Recuperando gli antichi frutti, si recupera anche il loro patrimonio simbolico, un aspetto non secondario per una società apparentemente moderna e razionale qual è la nostra, ma ancora sensibile al mistero; a ciò che ci sta attorno ma non comprendiamo; alle influenze positive o negative degli astri e della natura che cerchiamo di interpretare e conoscere anche attraverso le sue espressioni materiali, come le piante e i loro frutti. Si tratta di simboli che spesso vengono da culture molto lontane e che sono arrivati fino a noi attraverso il filtro delle generazioni che sono seguite l'una all'altra.
Gli antichi, ad esempio, consideravano i cotogni simbolo di felicità coniugale. Per legge di Solone si faceva tributo agli sposi ateniesi di cotogni e i romani ne decoravano le erme tutelari dei talami nuziali. L'origine probabilmente si deve alla prerogativa di questo frutto di conservare il suo profumo, così che il cotogno è anche il simbolo della costanza. Nelle vecchie case contadine romagnole era diffusa l'abitudine di porre una fila di cotogni sull'armadio della camera da letto per profumare la stanza grazie alla loro fragranza persistente.
La castagna, che nella valle del Senio è conosciuta soprattutto nella più pregiata varietà del marrone, rappresenta per la forma e il nome che la assimilano ad un testicolo, un segno di fertilità, di vitalità e di potere generativo. Per questo la sera del 25 novembre, Santa Caterina, che tradizionalmente dava inizio all'inverno, era usanza che il moroso facesse visita alla fidanzata facendosi precedere dal bracco, una persona anziana ed esperta incaricata di far filare tutto liscio fino al matrimonio, il quale reggeva un sacchetto di marroni che, cotti sulla fiamma del focolare o bolliti con le foglie di alloro, avrebbero rallegrato i convenuti e favorito un matrimonio ricco di figli.

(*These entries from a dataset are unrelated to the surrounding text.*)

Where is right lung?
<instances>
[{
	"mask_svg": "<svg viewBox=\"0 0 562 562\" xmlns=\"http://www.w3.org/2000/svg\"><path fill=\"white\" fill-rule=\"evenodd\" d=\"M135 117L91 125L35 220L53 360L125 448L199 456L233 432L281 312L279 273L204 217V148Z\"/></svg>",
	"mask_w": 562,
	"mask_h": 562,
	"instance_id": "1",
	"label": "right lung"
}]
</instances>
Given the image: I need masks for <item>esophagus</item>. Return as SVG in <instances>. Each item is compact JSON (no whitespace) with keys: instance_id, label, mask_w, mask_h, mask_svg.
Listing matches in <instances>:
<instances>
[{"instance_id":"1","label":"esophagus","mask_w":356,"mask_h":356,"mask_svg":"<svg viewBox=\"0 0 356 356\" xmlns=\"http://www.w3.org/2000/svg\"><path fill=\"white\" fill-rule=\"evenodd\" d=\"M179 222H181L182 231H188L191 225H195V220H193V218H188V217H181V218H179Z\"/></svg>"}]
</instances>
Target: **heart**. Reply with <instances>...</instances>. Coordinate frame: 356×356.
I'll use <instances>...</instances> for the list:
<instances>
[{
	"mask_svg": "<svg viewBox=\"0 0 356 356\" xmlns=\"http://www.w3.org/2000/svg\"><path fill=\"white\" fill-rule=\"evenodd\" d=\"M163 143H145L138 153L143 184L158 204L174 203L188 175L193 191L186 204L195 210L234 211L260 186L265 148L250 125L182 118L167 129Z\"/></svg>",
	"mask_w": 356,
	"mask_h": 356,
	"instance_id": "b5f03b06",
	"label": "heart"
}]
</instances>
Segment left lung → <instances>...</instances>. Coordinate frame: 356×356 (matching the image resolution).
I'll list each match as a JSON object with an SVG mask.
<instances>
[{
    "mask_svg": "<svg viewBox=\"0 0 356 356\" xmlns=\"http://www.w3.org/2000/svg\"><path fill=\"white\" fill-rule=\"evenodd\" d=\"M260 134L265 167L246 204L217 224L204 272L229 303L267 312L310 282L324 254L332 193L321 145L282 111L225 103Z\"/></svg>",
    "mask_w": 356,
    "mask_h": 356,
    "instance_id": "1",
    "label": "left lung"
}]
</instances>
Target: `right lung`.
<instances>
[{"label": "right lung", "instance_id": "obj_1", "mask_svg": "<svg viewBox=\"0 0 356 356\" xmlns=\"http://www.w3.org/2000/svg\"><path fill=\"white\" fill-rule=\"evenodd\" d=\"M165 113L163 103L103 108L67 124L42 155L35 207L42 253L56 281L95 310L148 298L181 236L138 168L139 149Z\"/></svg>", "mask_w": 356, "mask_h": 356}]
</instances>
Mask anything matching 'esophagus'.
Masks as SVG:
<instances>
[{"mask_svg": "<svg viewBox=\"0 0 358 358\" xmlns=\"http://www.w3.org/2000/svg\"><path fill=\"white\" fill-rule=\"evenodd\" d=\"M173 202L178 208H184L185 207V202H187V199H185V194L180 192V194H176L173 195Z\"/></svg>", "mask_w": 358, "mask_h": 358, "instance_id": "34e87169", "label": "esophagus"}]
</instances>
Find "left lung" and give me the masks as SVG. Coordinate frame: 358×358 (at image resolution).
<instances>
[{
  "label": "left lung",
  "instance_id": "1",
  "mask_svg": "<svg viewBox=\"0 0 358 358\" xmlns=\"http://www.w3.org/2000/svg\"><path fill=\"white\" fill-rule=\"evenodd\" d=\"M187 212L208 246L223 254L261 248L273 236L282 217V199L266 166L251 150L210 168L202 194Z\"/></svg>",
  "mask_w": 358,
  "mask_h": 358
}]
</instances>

Anche il passaggio dell'anno era un momento propizio per i riti divinatori cioè per prevedere e favorire il futuro. Nel mondo contadino di un tempo il periodo di passaggio da un anno all'altro iniziava per Natale e terminava la notte dell'Epifania, dedicata agli ultimi e più importanti riti per i quali, per i motivi detti, si utilizzavano le castagne.

Tra gli Usi e pregiudizj dei contadini della Romagna raccolti da Michele Placucci in occasione della rilevazione napoleonica del 1811, troviamo a proposito della Epifania: "Nella sera poi si estrae la così detta ventura. Si uniscono in numerosa comitiva di parenti, di amici; e se hanno castagne tante ne prendono, quante sono le persone, ed in vece di quelle, tanti grani di formentone, o di fava, tra i quali uno ne segnano: poi si dispensano per vedere a chi tocca la ventura, la lestezza, la pigrizia, l'accorgimento, e quante altre fantoccerie vengono ad essi in capo; e quelli a cui volta per volta tocca la castagna, o grano segnato, quegli è il fortunato, ed ottiene per la ventura il premio depositato, quello è il più lesto, il più pigro, il più accorto".